Amelia mengangguk dengan sopan dan meninggalkan ruang kerja William dan menutup pintu ruangan dengan pelan.
Di Lorong depan ruangan kerja William, Amelia segera mengerakkan tubuhnya untuk meluapkan kebahagiaannya.
Tanpa di sadarinya, Amelia menarik perhatian beberapa teman sekerjanya. Di saat itulah Amelia segera menundukkan kepalanya dan berjalan mengawasi beberapa staf yang bekerja harian.
"Erik, kamu harus cari cara untuk mengambil rumah bapak Amelia dari neneknya. Anggap saja, saya mau membeli rumah tersebut dan yang terpenting, Amelia tidak perlu tahu tentang masalah ini," William yang memerintahkan Erik yang langsung tercengang dengan keputusan dari Eric.
"Bapak serius? Lalu mengenai iklan asisten tersebut tadi pagi, ternyata ada beberapa kandidat yang telah melamar untuk posisi tersebut," Pak Eric melaporkan atas semua berita yang datang dari HRD di Jakarta.
"Iya. Bilang ke HRD bahwa saya sudah menemukan asisten pribadi untuk saya. Posisinya akan lebih tinggi dari hanya sebagai asisten pribadi," William menjelaskan kepada lelaki yang banyak membantunya selama di Indonesia.
"Pak, jangan bilang bapak akan menjadikan Amelia sebagai istri bapak? Apakah dia bersedia?" Eric yang mengetahui mengenai perintah dari orang tua majikannya tersebut tadi pagi.
"Sudah dan dia sangat menerimanya. Lagi pula posisinya sebagai istri seorang konglomerat seperti saya tidak akan merugikannya," jawab William dengan entengnya.
"Pak, saya seperti tidak rela memberikan Amelia menjadi korban istri pura-pura untuk rencana bapak," protes Pak Eric.
"Dia tidak menjadi istri pura-pura saya. Amelia akan menikah secara resmi dengan saya," jawab William membela dirinya.
"Tetapi dia kan tidak tahu pak. Di dalam pikirannya, Amelia itu bekerja sebagai asisten pribadi anda," pak Eric masih berusaha merubah pikiran dari atasannya.

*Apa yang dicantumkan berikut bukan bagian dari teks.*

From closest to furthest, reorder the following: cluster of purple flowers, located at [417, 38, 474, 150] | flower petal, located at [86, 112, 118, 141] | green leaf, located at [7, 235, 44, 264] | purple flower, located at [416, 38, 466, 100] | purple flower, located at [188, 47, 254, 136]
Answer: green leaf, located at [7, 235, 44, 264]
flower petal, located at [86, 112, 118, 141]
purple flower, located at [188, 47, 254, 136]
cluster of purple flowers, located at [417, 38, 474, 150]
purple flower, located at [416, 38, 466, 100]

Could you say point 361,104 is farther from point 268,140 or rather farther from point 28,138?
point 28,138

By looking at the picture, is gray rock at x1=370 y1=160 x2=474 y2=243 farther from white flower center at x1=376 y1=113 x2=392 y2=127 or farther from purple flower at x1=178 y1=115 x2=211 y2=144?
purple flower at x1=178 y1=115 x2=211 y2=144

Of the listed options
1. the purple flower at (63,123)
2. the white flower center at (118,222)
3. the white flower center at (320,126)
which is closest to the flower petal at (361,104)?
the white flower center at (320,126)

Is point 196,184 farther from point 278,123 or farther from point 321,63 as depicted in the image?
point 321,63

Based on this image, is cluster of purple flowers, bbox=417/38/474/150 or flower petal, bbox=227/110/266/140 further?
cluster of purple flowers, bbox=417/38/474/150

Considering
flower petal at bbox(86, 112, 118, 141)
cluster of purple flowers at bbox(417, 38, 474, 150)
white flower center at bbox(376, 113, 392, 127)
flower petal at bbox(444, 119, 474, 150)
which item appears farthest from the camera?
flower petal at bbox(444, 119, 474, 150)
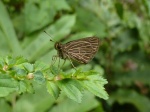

"Kenapa kok kamu yang binggung masalah pernikahan saya dan Amelia? Saya tidka keberatan melepas masa lajang saya dan Amelia pun bersedia tinggal dengan saya dan mengurus semua keperluan pribadi saya," jawab William dengan tersenyum melihat Eric yang sedikit keberatan dengan keputusan mereka.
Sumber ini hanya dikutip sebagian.